As far as we can tell the answer to this question is “No”.
Every year the OBR publishes a ‘Forecast Evaluation Report’. In effect the OBR marks its own homework and supposedly looks at what it forecast, against what actually happened to the economy.
Facts4EU.Org has studied these ‘Forecast Evaluation Reports’ and their accompanying sets of spreadsheets. We had hoped to find consistent data which shows year-by-year what the OBR’s forecasts were and what the out-turns were. We were unsuccessful. Apart from anything else, the detailed spreadsheets seem to change from year to year. For example if you want to see what “Table 1C” looked like the previous year, you will find that “Table 1C” now covers a different topic.

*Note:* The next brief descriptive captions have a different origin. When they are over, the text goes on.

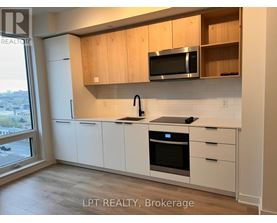 A kitchen with white cabinets and a black microwave above the stove.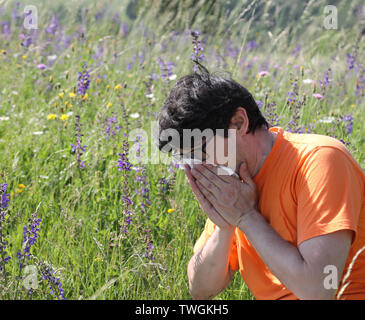 Jeune homme avec orange t-shirt blanc et d'éternuements au printemps Banque D'Images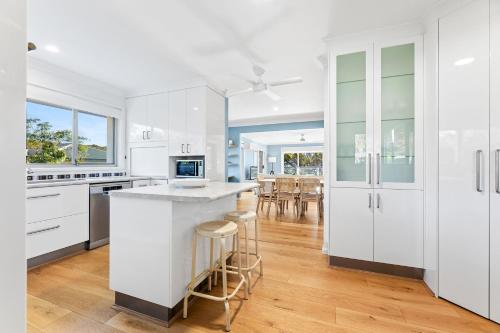 a kitchen with white cabinets and a island with bar stools at 198 Mystery Bay Road, Mystery Bay in Mystery Bay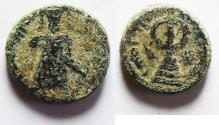 World Coins - ISLAMIC, Umayyad Caliphate. temp. 'Abd al-Malik ibn Marwan. AH 65-86 / AD 685-705. Æ Fals. Standing Caliph type. Amman mint. Struck circa AH 73-78 (AD 693-697)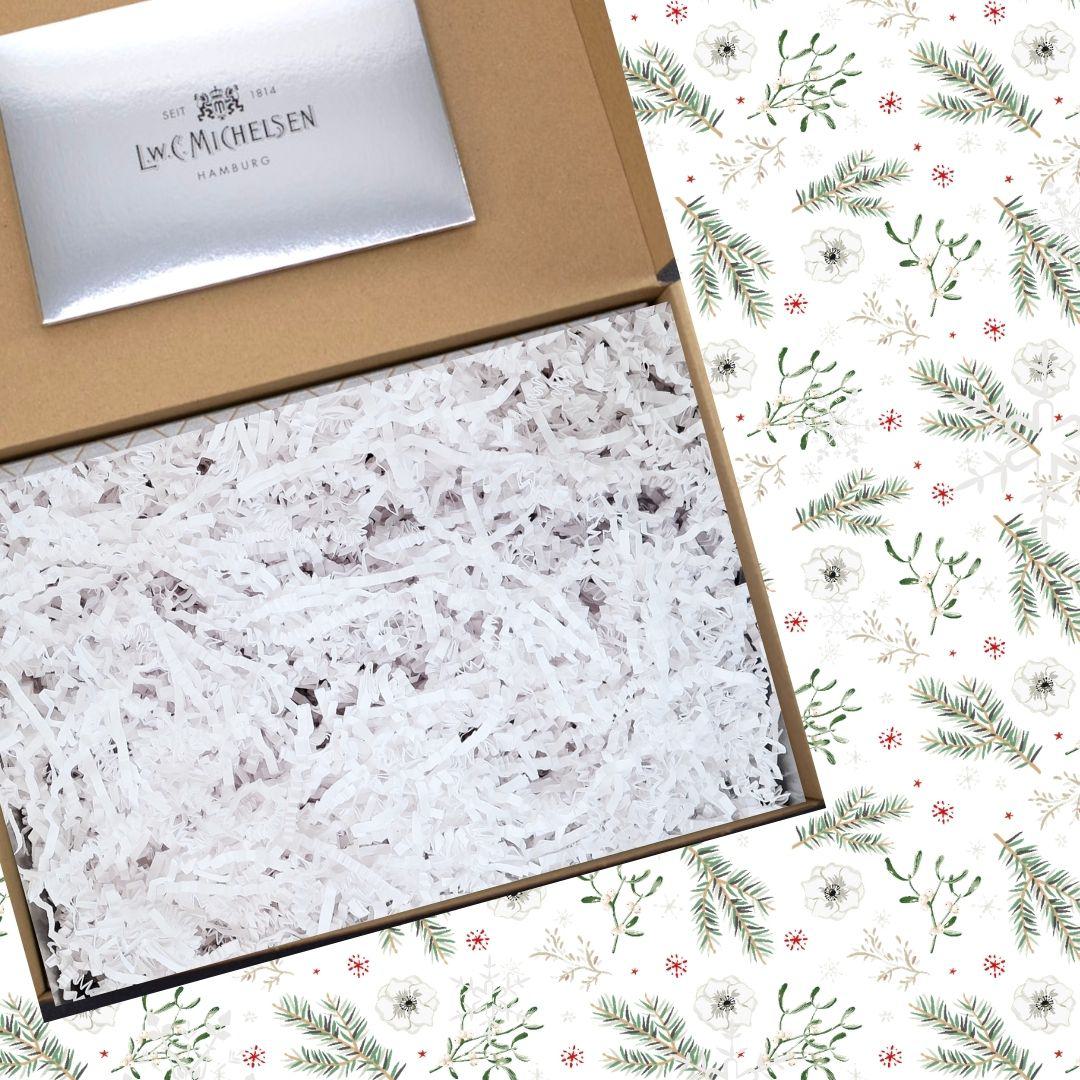 Geöffnete Geschenkbox aus braunem Karton mit weißem Papierfüllmaterial, daneben weihnachtliches Muster mit Tannenzweigen und floralen Elementen.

A full assessment of the OBR’s accuracy – or inaccuracy - in forecasting therefore proved impossible. What we can do is give readers three recent examples and we can also observe that we couldn’t find one major OBR forecast which matched reality.

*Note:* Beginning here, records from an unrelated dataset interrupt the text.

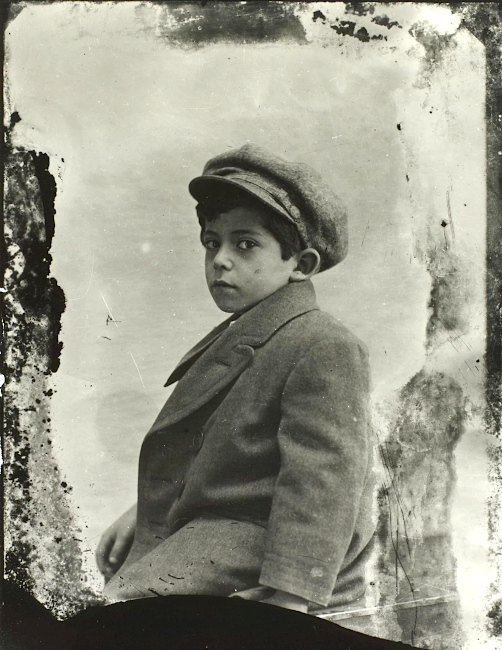 Historisches Foto eines kleinen Jungen in dickem Mantel und mit Schiebermütze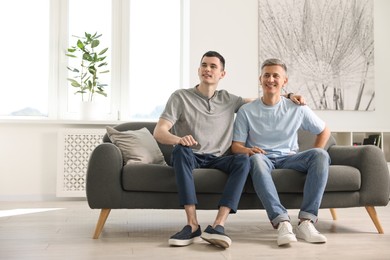 Photo of Happy men sitting on sofa at home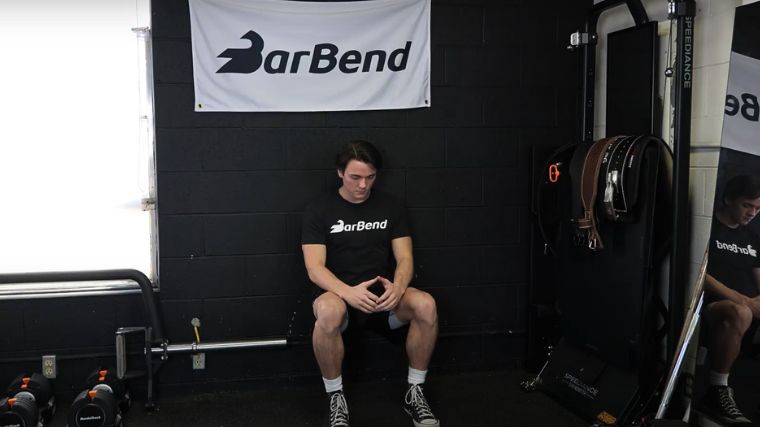 A person performing the wall sit exercise.
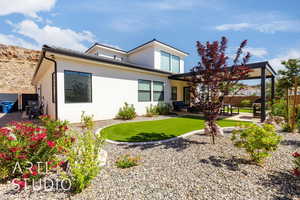 Back of house featuring a patio and stucco siding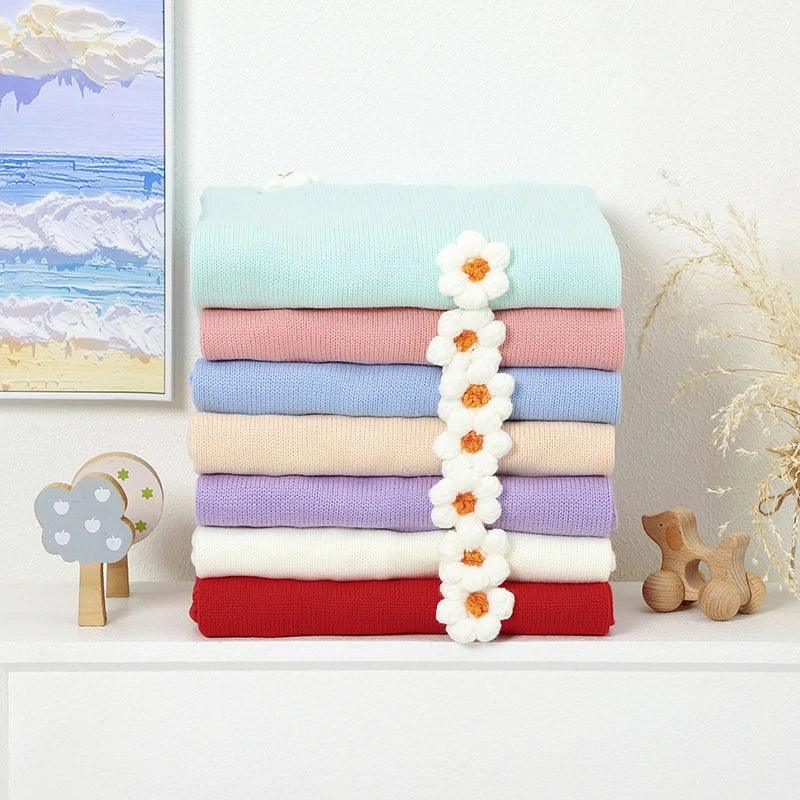 Stack of pastel-colored baby blankets with white flower accents children’s flower blankets for infants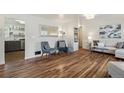 Open-concept living room features hardwood floors, neutral tones, and a view into the kitchen at 5008 Alcott St, Denver, CO 80221
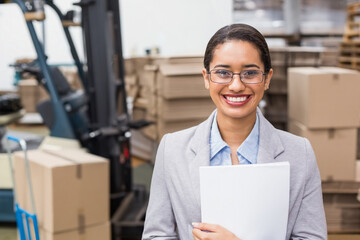 African American female warehouse supervisor holding clipboard folder in warehouse near forklift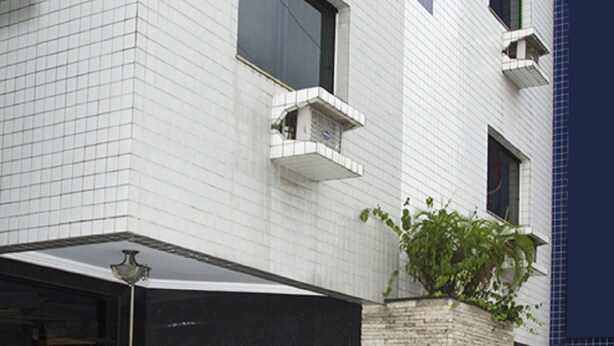 A modern building with a tiled facade, a small garden with plants, and a door with a doormat. - Omega Palace Hotel (São Paulo)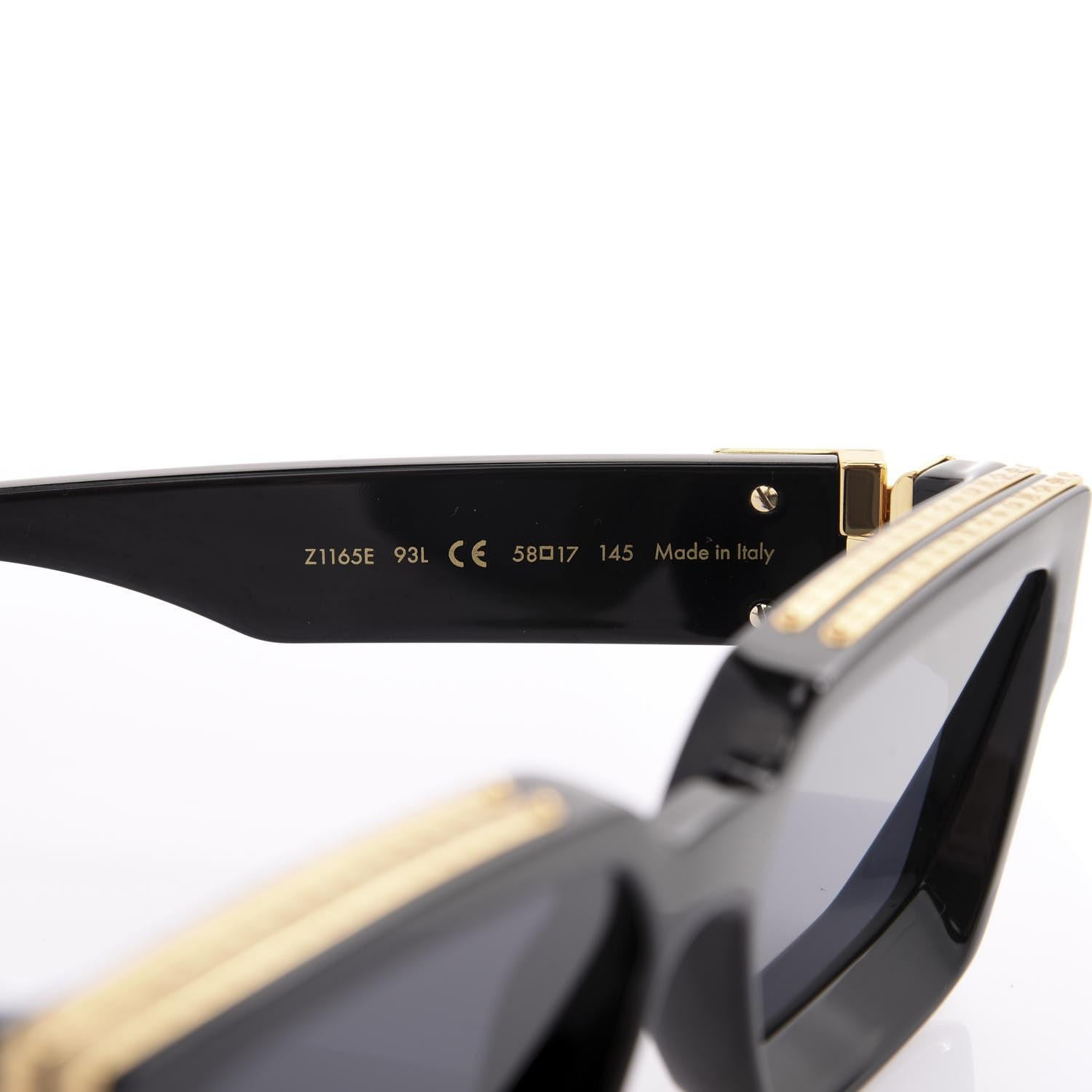 Lunettes de soleil Louis Vuitton avec détails en or noir en vente 1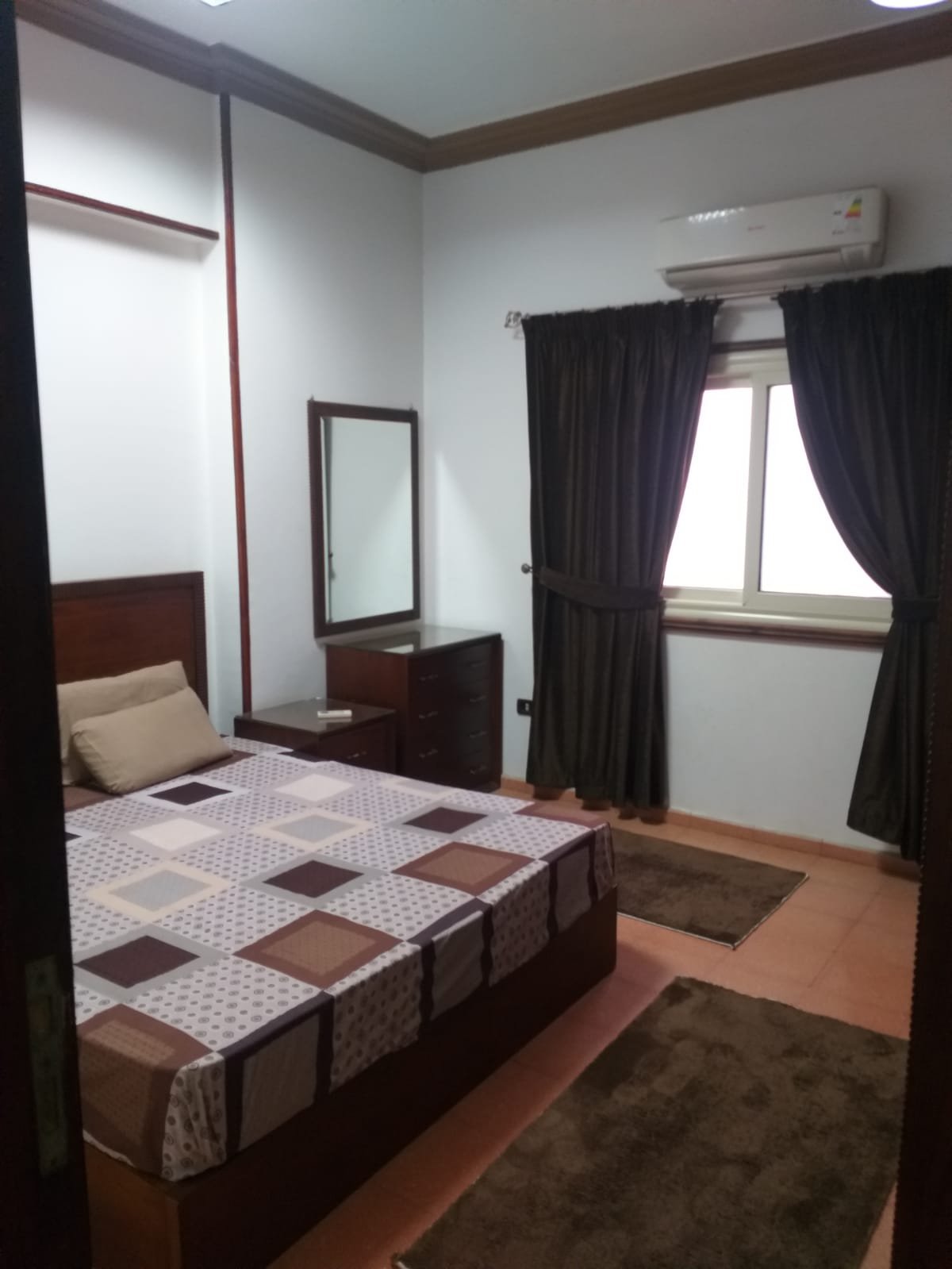 Bedroom with a checkered bed cover and dark curtains - apartment in Yasmeen 3, New Cairo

Brexit Facts4EU.Org Summary
Three recent examples of the OBR’s forecasts versus the reality
1. Government borrowing
- OBR borrowing forecast July 2022 : £131.2bn LESS than forecast in Mar 2021
- It’s even £48.3bn LESS than they forecast only in October last year
2. Tax revenues
- Tax revenues are £77bn MORE than the OBR forecast
3. Government spending
- The OBR overstated Government spending by £48.7bn
Here is the Rt Hon Sir John Redwood MP on this
“They [the OBR] accept they underestimate tax revenues by a massive £77bn and overstated state spending by £48.7bn. It should be easier to forecast what you spend when you are running the spending controls.
“We can all make mistakes. Forecasting is difficult. What is more difficult to forgive is that this was not the first time they have underestimated the revenues and overstated the deficit.

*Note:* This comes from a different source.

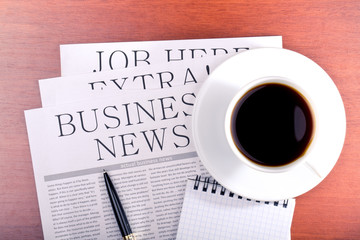 Business newspaper, notebook and cup of coffee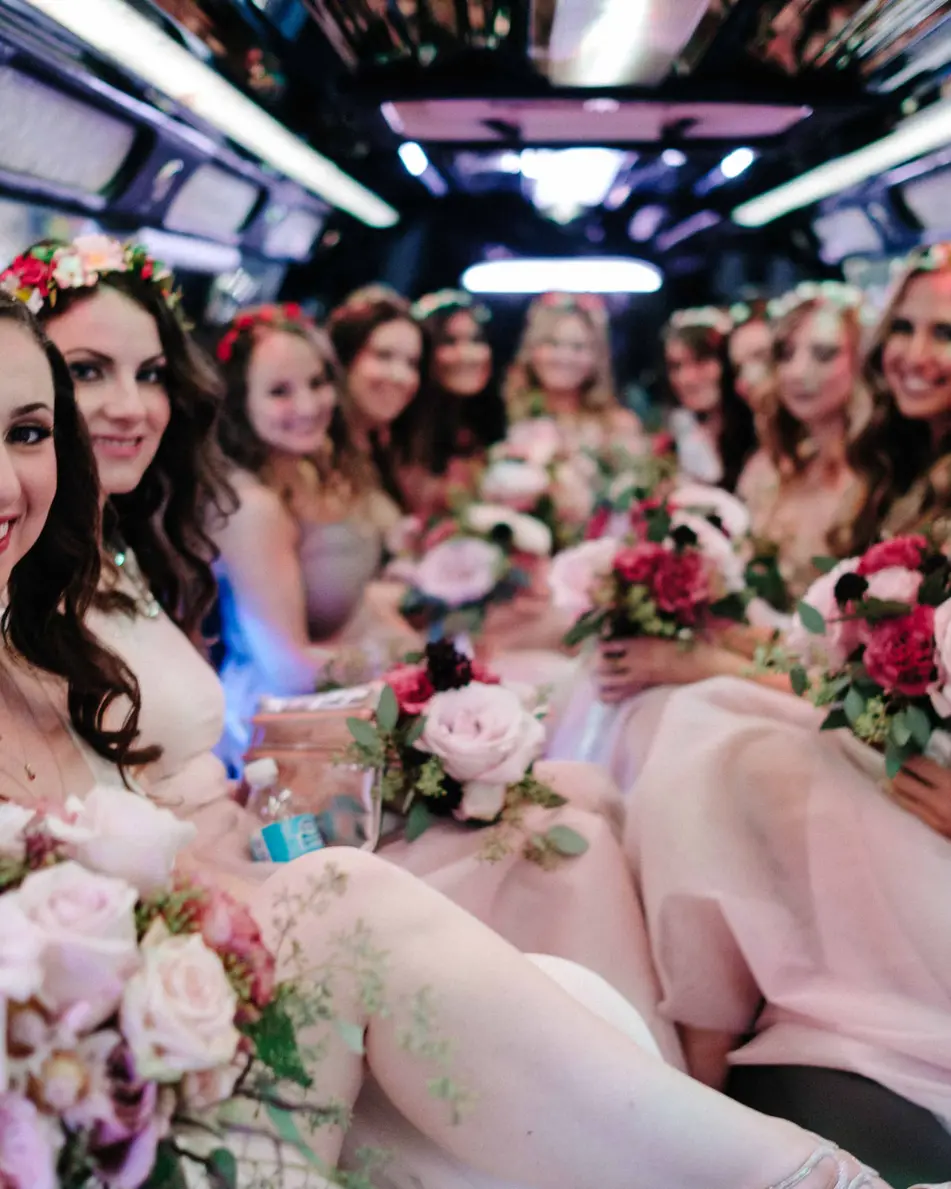 The bride and her bridesmaids, in flower crowns, laugh together inside a limousine.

“Worse still is they used their precise forecasts of revenue and deficit to tell the Chancellor he needed to raise more taxes to reduce the gap between spending and taxing. It turns out they need not have asked him to do that as the numbers were so much better than the numbers they tried to create with tax rises.”
- The Rt Hon Sir John Redwood MP, 21 July 2022
[Sources: OBR 21 July 2022 | Sir John Redwood MP ]
Massive errors like this ruin lives
Sir John Redwood is of course quite right when he says “forecasting is difficult”. He is also right to point out that repeated errors of such magnitude matter to the lives of ordinary people, when they result in tax rises and cuts in public services.
The very recent errors in the examples of OBR forecasts we have shown are enormous. If such errors are repeated in the latest forecasts on which Chancellor Hunt based his Autumn Budget then we are all going to be much worse off.
The Establishment’s anti-Brexit ‘experts’
Of equal concern to readers may well be that the organisations which so dramatically influence our lives are still manned (and they are almost always men) by the same Establishment types who got Brexit so badly wrong.
In our report yesterday we once again reminded Rejoiners of just how wrong George Osborne and His Treasury accomplices were, when they threatened us all with an immediate recession, 520,000-820,000 immediate jobs losses, and a significant fall in GDP in the two years following the Referendum, if we voted to leave the EU.
What can and should be done?
As so often, Facts4EU.Org looks for solutions. The OBR, Treasury, and the Bank of England all need a good shake-up. We would start by installing dissenting voices into their structures at senior level, to ensure that alternative viewpoints are heard. Each organisation would be given a direct instruction that those who are not of the ‘correct’ Rejoiner, anti-growth mindset should be openly welcomed and that their views should be given prominence.
There are many fine economists we can think of, including Professor Patrick Minford, Julian Jessop, Catherine McBride, Bob Lyddon, and many more.
On the political front, we would like to see senior MPs being brought back into government, such as Sir John Redwood, David Jones, and yes, Liz Truss and Kwasi Kwarteng. From the Lords there's David Frost, Kate Hoey, Catherine Meyer, and others.
Finally, let’s start appointing good, pro-Brexit thinkers from the wider community, with positive mentalities. These people could go into Government and Agency roles to counter the relentless pessimism of the Rejoiner Establishment.